On January 8, The Washington Post published Will's syndicated column, headlined “Climate change's instructive past,” in which he discussed two books about previous climate shifts -- the Medieval Warming Period and the Little Ice Age. Will asserted, “of course the climate is changing -- it always is,” and warned against “wagering vast wealth and curtailments of liberty on correcting the climate.”
Without explaining his reasoning, Will claimed the books do not “support those who believe human behavior is the sovereign or even primary disrupter of climate normality.” But Will ignored the overwhelming scientific consensus that human activity is the main cause of recent global warming. Further, Will's myopic view of history ignores the wealth of scientific evidence showing that greenhouse gases -- which are currently at record levels due to the burning of fossil fuels -- have been the principal factor in prior climate changes.
As Climate Nexus pointed out, Will actually missed the lesson from his historical examples -- that climate change left unchecked will have devastating impacts:
Contrary to [Will's] claim, past changes in our climate should be understood as a warning, but shouldn't be seen as evidence that current climatic change is naturally occurring, as he suggests.
The problem with this claim is that human-made emissions have increased exponentially since Will's historical examples. Science has clearly shown how current human-made climate change is very different from earlier slower natural changes, something Will failed to factor.
More accurately, historical climate change provides insight into problems we can expect in the future as greenhouse gases are increasingly amplifying variations in our climate. Historical trends should, instead, serve as a stark warning of what we can expect from the emission-driven warming we're experiencing now.

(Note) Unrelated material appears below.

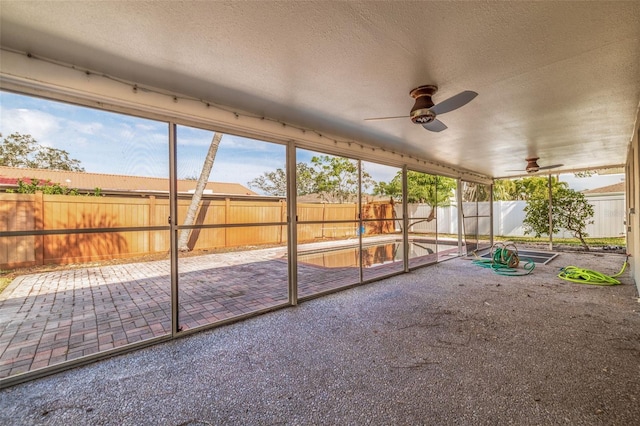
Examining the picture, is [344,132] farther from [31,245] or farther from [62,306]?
[62,306]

ThinkProgress' Joe Romm called Will's logic “exactly backwards.” Pointing out that climate change has occurred naturally in the past does not disprove the fact that it is happening unnaturally now, as Romm analogized: "[I]t would be exactly the same as saying that because people who didn't smoke have died of cardiopulmonary disease and lung cancer, we can't know that cigarette smoking also causes those diseases and is unhealthy." He added that “climate scientists now have the same degree of certainty that human-caused emissions are changing the climate as they do that cigarette smoking is harmful.”

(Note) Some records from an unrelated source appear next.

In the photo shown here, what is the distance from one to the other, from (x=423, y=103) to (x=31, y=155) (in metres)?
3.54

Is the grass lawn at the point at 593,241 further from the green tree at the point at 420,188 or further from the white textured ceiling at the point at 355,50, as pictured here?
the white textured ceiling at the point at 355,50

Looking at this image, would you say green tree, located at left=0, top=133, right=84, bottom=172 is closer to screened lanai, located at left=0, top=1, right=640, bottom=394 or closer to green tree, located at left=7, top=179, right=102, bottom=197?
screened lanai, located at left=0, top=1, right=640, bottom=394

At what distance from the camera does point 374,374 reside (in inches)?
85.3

Will is infamous for his climate misinformation -- over the past few years, other writers have called his misunderstanding of science “mystifying” and asserted that he is “helping to muddle our collective scientific literacy.” Will's misleading coverage of climate science in his columns sparked a petition in 2014, signed by more than 100,000 people, urging The Washington Post to exclude climate misinformation from its pages.